April 27, 2025

Learn the Pros and Cons of USDA Home Loans

Mortgage Protection Insurance Stays on the Loan

Mortgage insurance is referred to as a guaranteed cost by the USDA. You pay a 1% cost that is rolled into your loan amount, and then you pay a 0.35% fee per year. While it isn’t called mortgage insurance, it works the same way.

The 0.35% yearly charge is paid back monthly with your mortgage payment. If your mortgage balance is $200,000, your yearly guarantee cost will be $700, or $58 per month.

This is a tiny price to pay for people who cannot save $40,000 for a 20% down payment. Even with FHA, which requires only 3.5% down, you’ll pay more than twice as much. The annual FHA fee is 0.85%.

With FHA, the identical $200,000 loan will cost you $141.66 per month. Chart illustrating PMI discrepancies.

Primary Residence Only 

Another disadvantage is that the loan can only be used to acquire a primary house. While it would fantastic to be able to acquire a vacation house or an investment property without having to put money down, there is an excellent reason you can’t.

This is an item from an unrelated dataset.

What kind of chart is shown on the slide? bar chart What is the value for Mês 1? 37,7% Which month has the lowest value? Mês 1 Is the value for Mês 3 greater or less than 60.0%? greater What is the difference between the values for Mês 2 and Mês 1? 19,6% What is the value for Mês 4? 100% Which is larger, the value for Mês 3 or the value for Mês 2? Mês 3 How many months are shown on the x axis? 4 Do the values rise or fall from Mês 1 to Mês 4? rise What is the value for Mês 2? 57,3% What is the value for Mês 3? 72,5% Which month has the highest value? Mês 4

Buying a property without a down payment is hazardous enough for the bank, and second and investment properties are considerably worse. Furthermore, if you already own a home, you may be unable to obtain a rural development loan. If you already own a home, there are severe requirements that govern whether you can purchase a new primary dwelling.

You must be able to prove:

• You’ve outgrown your home owing to family growth

•. You relocated or changed jobs, and the new home is much closer

•. You reside in a mobile home that isn’t tied to real property

• Your home can’t accommodate a family member with disabilities.

If you are unable to meet one of these standards, you will most likely need to apply for another loan program.